(Data items)

───

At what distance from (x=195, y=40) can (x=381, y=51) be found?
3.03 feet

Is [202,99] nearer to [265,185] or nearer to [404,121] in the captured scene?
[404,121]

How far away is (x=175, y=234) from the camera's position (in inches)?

───

• What you need to do: Rewrite the items above, swapping each "nearer" for "closer" and leaving everything else untouched.

• Solution for this problem:
At what distance from (x=195, y=40) can (x=381, y=51) be found?
3.03 feet

Is [202,99] closer to [265,185] or closer to [404,121] in the captured scene?
[404,121]

How far away is (x=175, y=234) from the camera's position (in inches)?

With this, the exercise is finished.